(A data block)
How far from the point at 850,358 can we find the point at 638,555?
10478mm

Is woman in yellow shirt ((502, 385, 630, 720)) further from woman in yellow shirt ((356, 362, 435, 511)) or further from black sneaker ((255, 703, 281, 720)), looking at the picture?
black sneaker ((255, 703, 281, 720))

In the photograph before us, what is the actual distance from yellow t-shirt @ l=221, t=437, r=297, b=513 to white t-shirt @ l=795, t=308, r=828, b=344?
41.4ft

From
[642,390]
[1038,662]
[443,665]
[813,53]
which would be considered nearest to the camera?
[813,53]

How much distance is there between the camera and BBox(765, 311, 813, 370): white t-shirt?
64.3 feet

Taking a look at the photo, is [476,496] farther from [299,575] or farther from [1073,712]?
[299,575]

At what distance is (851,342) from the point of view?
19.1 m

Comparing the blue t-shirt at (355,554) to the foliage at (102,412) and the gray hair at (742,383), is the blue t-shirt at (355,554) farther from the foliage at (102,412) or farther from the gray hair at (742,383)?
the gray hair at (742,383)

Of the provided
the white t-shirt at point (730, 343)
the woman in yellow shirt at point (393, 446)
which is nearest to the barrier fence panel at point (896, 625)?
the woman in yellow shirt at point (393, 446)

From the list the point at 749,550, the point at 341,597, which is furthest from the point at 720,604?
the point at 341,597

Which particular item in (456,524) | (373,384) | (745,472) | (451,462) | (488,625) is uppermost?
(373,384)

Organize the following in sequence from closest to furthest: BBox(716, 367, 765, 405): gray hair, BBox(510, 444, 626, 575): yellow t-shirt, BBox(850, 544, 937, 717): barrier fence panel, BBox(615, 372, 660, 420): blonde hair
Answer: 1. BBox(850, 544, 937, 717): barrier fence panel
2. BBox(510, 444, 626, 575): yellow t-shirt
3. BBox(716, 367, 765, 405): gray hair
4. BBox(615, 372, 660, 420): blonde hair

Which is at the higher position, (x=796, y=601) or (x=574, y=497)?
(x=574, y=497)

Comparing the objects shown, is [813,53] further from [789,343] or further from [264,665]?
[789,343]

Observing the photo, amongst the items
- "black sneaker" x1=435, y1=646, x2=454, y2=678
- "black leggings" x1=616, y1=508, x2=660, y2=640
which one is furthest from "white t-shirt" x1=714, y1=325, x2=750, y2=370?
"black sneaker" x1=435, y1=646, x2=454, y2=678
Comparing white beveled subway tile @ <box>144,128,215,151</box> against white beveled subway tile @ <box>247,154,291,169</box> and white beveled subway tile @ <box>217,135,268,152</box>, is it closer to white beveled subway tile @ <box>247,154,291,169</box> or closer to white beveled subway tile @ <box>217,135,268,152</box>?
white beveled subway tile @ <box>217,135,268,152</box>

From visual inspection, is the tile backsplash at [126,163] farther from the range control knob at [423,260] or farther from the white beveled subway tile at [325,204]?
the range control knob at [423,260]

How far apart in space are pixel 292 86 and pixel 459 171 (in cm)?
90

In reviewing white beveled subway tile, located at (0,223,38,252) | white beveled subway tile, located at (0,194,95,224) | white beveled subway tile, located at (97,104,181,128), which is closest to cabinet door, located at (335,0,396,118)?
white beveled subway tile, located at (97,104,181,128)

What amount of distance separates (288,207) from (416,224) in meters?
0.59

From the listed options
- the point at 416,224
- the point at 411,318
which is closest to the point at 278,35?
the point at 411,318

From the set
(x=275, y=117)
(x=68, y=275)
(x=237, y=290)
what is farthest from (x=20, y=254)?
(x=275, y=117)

Problem: Copy out every line of the data block above word for word, from start to finish.

The output:
How far from the point at 850,358 can we find the point at 638,555?
10478mm

Is woman in yellow shirt ((502, 385, 630, 720)) further from woman in yellow shirt ((356, 362, 435, 511)) or further from black sneaker ((255, 703, 281, 720)), looking at the picture?
black sneaker ((255, 703, 281, 720))

In the photograph before us, what is the actual distance from yellow t-shirt @ l=221, t=437, r=297, b=513 to white t-shirt @ l=795, t=308, r=828, b=344?
41.4ft

From
[642,390]
[1038,662]
[443,665]
[813,53]
which would be considered nearest to the camera?
[813,53]

How much distance is there between the camera and BBox(765, 311, 813, 370): white t-shirt?
64.3 feet

Taking a look at the photo, is [476,496] farther from [299,575] or farther from [1073,712]?
[299,575]

At what distance is (851,342) from the point of view?
19.1 m

Comparing the blue t-shirt at (355,554) to the foliage at (102,412) and the gray hair at (742,383), is the blue t-shirt at (355,554) farther from the foliage at (102,412) or farther from the gray hair at (742,383)?
the gray hair at (742,383)

Of the provided
the white t-shirt at point (730, 343)
the woman in yellow shirt at point (393, 446)
which is nearest to the barrier fence panel at point (896, 625)?
the woman in yellow shirt at point (393, 446)

From the list the point at 749,550, the point at 341,597, which is furthest from the point at 720,604?
the point at 341,597

Which particular item in (456,524) | (373,384) | (745,472) | (451,462) | (488,625) is uppermost?
(373,384)

Organize the following in sequence from closest to furthest: BBox(716, 367, 765, 405): gray hair, BBox(510, 444, 626, 575): yellow t-shirt, BBox(850, 544, 937, 717): barrier fence panel, BBox(615, 372, 660, 420): blonde hair
Answer: 1. BBox(850, 544, 937, 717): barrier fence panel
2. BBox(510, 444, 626, 575): yellow t-shirt
3. BBox(716, 367, 765, 405): gray hair
4. BBox(615, 372, 660, 420): blonde hair

Which is at the higher position, (x=796, y=601) or (x=574, y=497)?
(x=574, y=497)

Comparing the objects shown, is [813,53] further from [789,343] or further from [264,665]?
[789,343]

Observing the photo, amongst the items
- "black sneaker" x1=435, y1=646, x2=454, y2=678
- "black leggings" x1=616, y1=508, x2=660, y2=640
which one is furthest from "white t-shirt" x1=714, y1=325, x2=750, y2=370?
"black sneaker" x1=435, y1=646, x2=454, y2=678
Comparing white beveled subway tile @ <box>144,128,215,151</box> against white beveled subway tile @ <box>247,154,291,169</box> and white beveled subway tile @ <box>217,135,268,152</box>, is it closer to white beveled subway tile @ <box>247,154,291,169</box> or closer to white beveled subway tile @ <box>217,135,268,152</box>?
white beveled subway tile @ <box>217,135,268,152</box>

From visual inspection, is the tile backsplash at [126,163] farther from the range control knob at [423,260] or farther from the white beveled subway tile at [325,204]?
the range control knob at [423,260]

How far apart in space are pixel 292 86 and pixel 459 171 (in cm)?
90

In reviewing white beveled subway tile, located at (0,223,38,252) | white beveled subway tile, located at (0,194,95,224) | white beveled subway tile, located at (97,104,181,128), which is closest to cabinet door, located at (335,0,396,118)?
white beveled subway tile, located at (97,104,181,128)

What amount of distance separates (288,207) from (416,224) in meters?
0.59

From the listed options
- the point at 416,224
- the point at 411,318
which is closest to the point at 278,35?
the point at 411,318

From the set
(x=275, y=117)
(x=68, y=275)
(x=237, y=290)
what is farthest from (x=20, y=254)?
(x=275, y=117)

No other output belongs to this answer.